「嬸子再說什麼?我聽不懂,你們好歹是長輩說話這麼難聽未免太過分了。」
「我們都是粗人從不討好人,你聰明點最好自己滾蛋,不然我們幹不下去你也別想太平。」
甄妙沒有反駁縮起來抱著膝蓋小聲啜泣,任由收勁大的婆子推她,直到後門的簾子晃了晃而後回歸平靜,她臉上楚楚可憐的表情瞬間斂去,婆子再次伸手推她卻甄妙一腳勾倒在地,端起手邊的木盆朝摔得直哼哼地婆子倒下去。
馬鈴薯毫不客氣地砸在婆子的鼻樑上,婆子痛得抱著鼻子來回翻騰,另一個急得指著甄妙的鼻子罵,看到甄妙手探向案板上刀的那刻瑟縮了下身體,顫聲:「你想做什麼?別胡來,殺人償命,你也逃不掉。」
甄妙將滾到角落裡的馬鈴薯拿在手裡,泥土的澀感貼著面板,彎了下嘴角,提高嗓門道:「嬸子你怎麼這麼不當心?摔壞了嗎?」
很快有腳步聲向這邊走來,兩婆子頓時慌了神,忍著痛從地上爬起來,眼睛躲閃,手指交纏,肩膀微顫。
甄妙輕笑道:「我拿刀削皮而已,嬸子別給我亂安罪名。那天看嬸子家中孩子比我年紀大些,但願將來他在外面幹活不會遇到像你這樣刻薄的人。我勸你積點德,說不好什麼時候報應就來了。」
她的話音剛落,老闆娘掀起門簾進來,垂眼看著被水打濕的地面,菜雜亂的躺在地上,視線上移,其中一個婆子渾身濕透,一身狼狽。
「不想幹了我這兒也不強留,這是一早就說定的事兒。段娘子和你們待得時間最長,等她來了聽聽她的意思,她不開口留你們,你們走人就是,別來禍害我的買賣。」
大清早涼爽的風從窗戶撲進來,兩婆子低頭盯著鞋面,大氣不敢喘,繃緊的臉發白,因為害怕肩膀微顫。
段娘子掀了門簾進來,瞧見這陣仗愣了一下,皺起眉頭顯然知道是為何。
老闆娘如今的生意圈仰仗段娘子:「這兩人你看留還是不留?」
兩婆子向段娘子投去哀求祈求的眼神。
段娘子瞥了她們一眼:「咱們在一塊做事時間也不算短了,你倆嘴碎小心眼愛偷懶我全看在眼裡,廚房裡的事本來就多且雜,你們把事情推給別人自己躲清閒。

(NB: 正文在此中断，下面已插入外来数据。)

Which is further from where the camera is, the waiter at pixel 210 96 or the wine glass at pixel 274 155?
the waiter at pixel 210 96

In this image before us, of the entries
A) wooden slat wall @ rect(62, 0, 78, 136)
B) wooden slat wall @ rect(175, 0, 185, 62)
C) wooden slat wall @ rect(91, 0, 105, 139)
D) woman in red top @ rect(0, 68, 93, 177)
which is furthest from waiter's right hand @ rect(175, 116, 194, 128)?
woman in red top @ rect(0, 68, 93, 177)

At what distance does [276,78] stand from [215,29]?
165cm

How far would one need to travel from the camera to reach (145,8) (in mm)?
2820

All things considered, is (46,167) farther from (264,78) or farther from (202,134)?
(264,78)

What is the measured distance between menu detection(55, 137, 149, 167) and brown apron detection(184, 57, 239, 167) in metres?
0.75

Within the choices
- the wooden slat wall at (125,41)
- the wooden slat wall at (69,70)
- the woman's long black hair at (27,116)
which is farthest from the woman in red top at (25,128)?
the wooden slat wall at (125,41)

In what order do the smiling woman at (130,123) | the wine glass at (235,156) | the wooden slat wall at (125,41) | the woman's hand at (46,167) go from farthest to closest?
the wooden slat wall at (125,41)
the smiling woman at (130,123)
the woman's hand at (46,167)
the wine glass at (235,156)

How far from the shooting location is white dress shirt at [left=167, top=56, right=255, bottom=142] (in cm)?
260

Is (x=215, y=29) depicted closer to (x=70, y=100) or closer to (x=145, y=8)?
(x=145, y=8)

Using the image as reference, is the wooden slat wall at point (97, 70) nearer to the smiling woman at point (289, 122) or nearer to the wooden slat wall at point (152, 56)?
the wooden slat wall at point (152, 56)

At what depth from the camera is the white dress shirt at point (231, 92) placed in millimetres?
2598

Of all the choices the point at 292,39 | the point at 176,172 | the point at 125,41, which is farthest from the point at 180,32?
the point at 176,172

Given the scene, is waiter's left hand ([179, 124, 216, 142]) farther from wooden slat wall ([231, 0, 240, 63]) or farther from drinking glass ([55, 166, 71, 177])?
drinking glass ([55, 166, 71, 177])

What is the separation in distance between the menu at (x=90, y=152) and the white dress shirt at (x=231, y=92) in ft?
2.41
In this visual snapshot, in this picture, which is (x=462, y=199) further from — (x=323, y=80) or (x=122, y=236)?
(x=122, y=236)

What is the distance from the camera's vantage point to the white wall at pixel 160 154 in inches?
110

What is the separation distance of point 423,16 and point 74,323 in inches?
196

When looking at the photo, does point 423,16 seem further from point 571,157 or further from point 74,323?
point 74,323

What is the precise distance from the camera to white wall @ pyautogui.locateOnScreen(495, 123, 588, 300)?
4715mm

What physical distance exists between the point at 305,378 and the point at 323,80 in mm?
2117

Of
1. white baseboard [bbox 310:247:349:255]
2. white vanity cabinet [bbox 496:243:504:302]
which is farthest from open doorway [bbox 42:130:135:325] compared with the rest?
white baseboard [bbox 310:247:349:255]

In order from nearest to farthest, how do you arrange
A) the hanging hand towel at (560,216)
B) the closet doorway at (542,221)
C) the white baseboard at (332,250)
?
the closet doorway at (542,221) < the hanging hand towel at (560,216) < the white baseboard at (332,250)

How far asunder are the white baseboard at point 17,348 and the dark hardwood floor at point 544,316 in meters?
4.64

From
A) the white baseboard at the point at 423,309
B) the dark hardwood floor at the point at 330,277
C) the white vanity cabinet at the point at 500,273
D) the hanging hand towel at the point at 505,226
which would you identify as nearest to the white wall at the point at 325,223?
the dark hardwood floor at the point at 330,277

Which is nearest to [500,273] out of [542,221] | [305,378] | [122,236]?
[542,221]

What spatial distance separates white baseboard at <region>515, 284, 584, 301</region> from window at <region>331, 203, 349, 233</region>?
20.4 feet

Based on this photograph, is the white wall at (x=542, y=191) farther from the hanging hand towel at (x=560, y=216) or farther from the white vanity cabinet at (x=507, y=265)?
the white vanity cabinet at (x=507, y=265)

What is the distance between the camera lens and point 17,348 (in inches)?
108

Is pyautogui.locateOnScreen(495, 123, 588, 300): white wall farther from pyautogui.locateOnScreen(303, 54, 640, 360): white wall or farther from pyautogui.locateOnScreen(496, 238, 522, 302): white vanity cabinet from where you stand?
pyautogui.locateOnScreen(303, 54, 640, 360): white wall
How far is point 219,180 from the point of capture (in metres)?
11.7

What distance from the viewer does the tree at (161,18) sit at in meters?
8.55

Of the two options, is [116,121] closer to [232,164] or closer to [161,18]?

」
婆子抬起顫抖的手抹去額上的冷汗,卑躬屈膝地討饒:「我們知錯了,求老闆娘別攆我們,我們以後保證好好幹活。」
老闆娘冷著臉:「現在知道怕了?早做什麼去了?這一個多月你們做了什麼自己說。」
灶膛裡的柴在火焰燃燒下發出爆裂聲響,隨之恢復安靜。
「不樂意說?那……」
婆子緊捏虎口,往甄妙那邊看了一眼,從喉嚨裡擠出幾句低低的話。
「我們也沒壞心思,就是瞧她不順眼,小地方來的人不都挺能使力氣的?她年紀小有力氣多幹點活又沒什麼。」
「私底下和她說了幾句難聽話,我嘴賤,以後一定管好再不胡說八道了。」
婆子在老闆孃的威懾下將當初那些陰陽怪氣甄妙的話全說了。
老闆娘被兩婆子的惡毒氣得噎著:「虧我心軟還想饒你們一次,滾,別礙我的眼。」
兩婆子只得灰溜溜地走了,連工錢都沒敢要。
「這兩天你辛苦些。」
甄妙目送老闆娘出去,皺了下眉,蹲下身清理地上的菜,地面的水已經滲入地下只留下一片顯眼的痕跡。